I've been wanting to get rid of stuff since forever and now that I've finally done it, I need new spaces to stores what's left. If only I can customize my own storage space, then I could save some effort going through all the mags to see what I think will work.
No, I'm not starting a new chapter or anything of that sort. Nothing significant like that. It's just a way overdue room overhaul.
I've also started going to the gym. Sorta. I seriously lack motivation. Haha but that's not new. Anyway, I paid the money for 10 sessions, so we'll see how it goes after that.
Besides the room and going to the gym, the other thing that happened was the Mayday concert. It was good but I think maybe the muddy floor kinda dampened my mood a little, not to mention I got a self inflicted injury while waiting to go in. Meh. Also the ending didn't seen as good as last year's but overall, it was great. Maybe the next one I'll attend is the one in Taiwan! Haha! Can't wait to go back for a holiday!
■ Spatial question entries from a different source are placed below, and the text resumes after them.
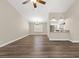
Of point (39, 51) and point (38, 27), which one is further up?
point (38, 27)

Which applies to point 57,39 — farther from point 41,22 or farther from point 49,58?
point 41,22

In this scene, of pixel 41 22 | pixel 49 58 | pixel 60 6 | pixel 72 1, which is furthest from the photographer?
pixel 41 22

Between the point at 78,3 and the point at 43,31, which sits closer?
the point at 78,3

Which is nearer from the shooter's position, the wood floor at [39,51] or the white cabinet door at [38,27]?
the wood floor at [39,51]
- Listening to:The Script - The Man Who Can't Be Moved
So anyways.. It's the new year and nothing's changed, unfortunately. Let's start way back in Nov: Took a trip down to Taiwan with angelfeathers and a few of our mutual friends. We wanted to go free-and-easy but due to very expected behaviors, we took a tour instead. Haha. The trip was good! I've been looking forward to since the beginning of the year so least to say, I've really enjoyed it. Especially when I've got great company. =) (Photos to be up when I feel like it. haha)
I was supposed to meet up with a few of my Taiwanese friends there but my mobile's battery unexpectedly expanded and was unusable. Thus, making me unable to contact here there. But at least she was here in Sept so we got to meet anyway, haha!
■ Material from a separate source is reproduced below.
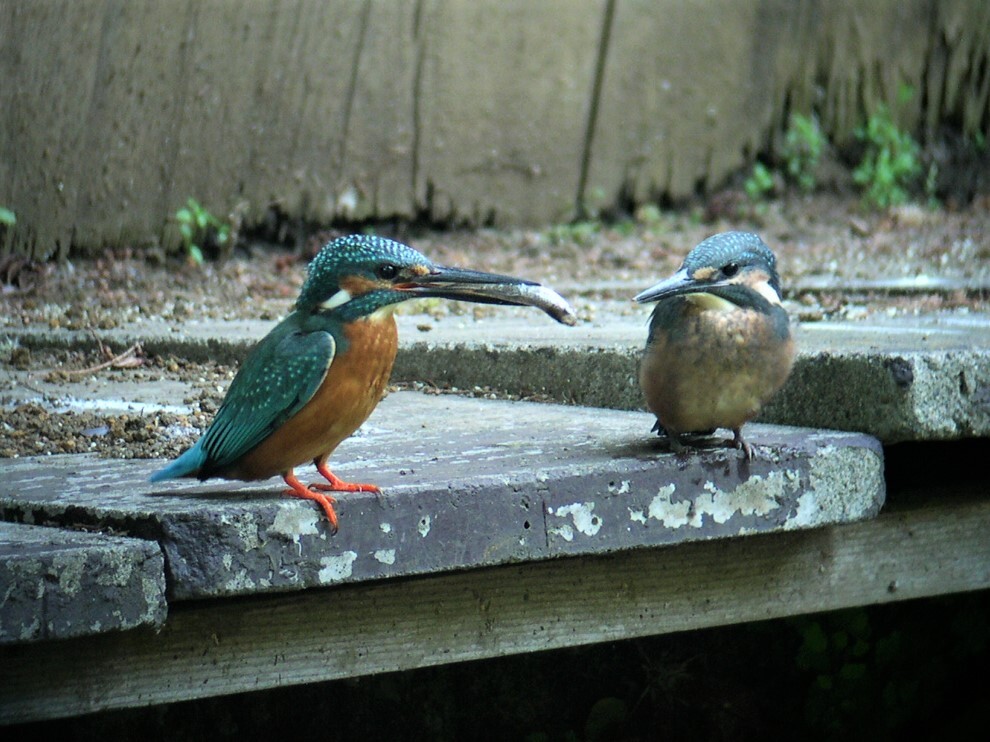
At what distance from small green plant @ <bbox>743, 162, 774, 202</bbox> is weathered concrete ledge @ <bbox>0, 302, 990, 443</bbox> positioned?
76.0 inches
Then came December, where it was chocolate overdose season. A colleague of mine went over to a few part and Europe and bought too much chocolate back for us. Then there was Christmas and everyone and everywhere was giving chocolates. And the same colleague when back to Europe for another trip and brought back an even bigger load of chocolate. I think I'd be staying away from chocolates for a while. Oh yeah, and besides chocolate, there was like 2 weeks in a row that I had really good food. By good food, I mean expensive and sinful meals. Sigh. December makes me poor and fat. Sad face.
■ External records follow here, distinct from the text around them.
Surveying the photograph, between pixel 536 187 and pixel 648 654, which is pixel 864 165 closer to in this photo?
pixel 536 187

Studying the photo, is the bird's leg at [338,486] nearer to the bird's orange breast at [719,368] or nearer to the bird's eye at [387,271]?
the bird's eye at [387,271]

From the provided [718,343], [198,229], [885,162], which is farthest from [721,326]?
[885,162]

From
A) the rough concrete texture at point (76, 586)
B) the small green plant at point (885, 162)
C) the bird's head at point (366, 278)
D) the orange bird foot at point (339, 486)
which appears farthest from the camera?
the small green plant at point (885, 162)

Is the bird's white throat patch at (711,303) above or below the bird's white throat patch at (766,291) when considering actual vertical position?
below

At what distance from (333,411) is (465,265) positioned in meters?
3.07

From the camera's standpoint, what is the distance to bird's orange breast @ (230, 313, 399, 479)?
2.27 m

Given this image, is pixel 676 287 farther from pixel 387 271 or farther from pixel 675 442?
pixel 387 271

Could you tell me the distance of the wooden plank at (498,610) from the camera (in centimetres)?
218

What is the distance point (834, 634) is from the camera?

Also in December, unfortunately, Haro's dad moved on. Hopes he's in a better place now and hope that Haro's situation turns for the better as well. Family matters are so complicated. :/
And so here we are in 2010. Like I've said, pretty much nothing's changed. I still have the same job, which I do not like. I have no resolutions for the year but hope things will turn out better than last year anyway. I am still keeping an eye out for a job. My room is still a mess. But I am fatter though. Hahaha. Sad face.
To end off, I got tagged by monkeyfruit for the following:
A. List seven habits/quirks/facts about yourself.
B. Tag seven people to do the same.
C. Do not tag the person who tagged you or say that you tag "whoever wants to do it."
1. I can't put a good book down once I've start reading it. Which means no shower until I get dragged or finished the book.
2. I've planned where I wanna go for trips till 2012. And some additional potential locations.
3. I hate celery.
4. It's cheesy but I love music and would love to have some talent to make some.
5. I can crack my fingers, wrists, elbow, back, knee and toes.
6. I have sensitive eyes. I can't look at the sky without squinting even when it's cloudy.
7. I'll be the first one dead if there's a natural disaster because I can't swim, cycle and run.
I tag: angelfeathers, walkingroads, thismanken, froggalicious, nuttytentacle and k3lvin.
I'm one short but these are dead blogs anyway. Haha.
Hope that was interesting for you guys. Haha!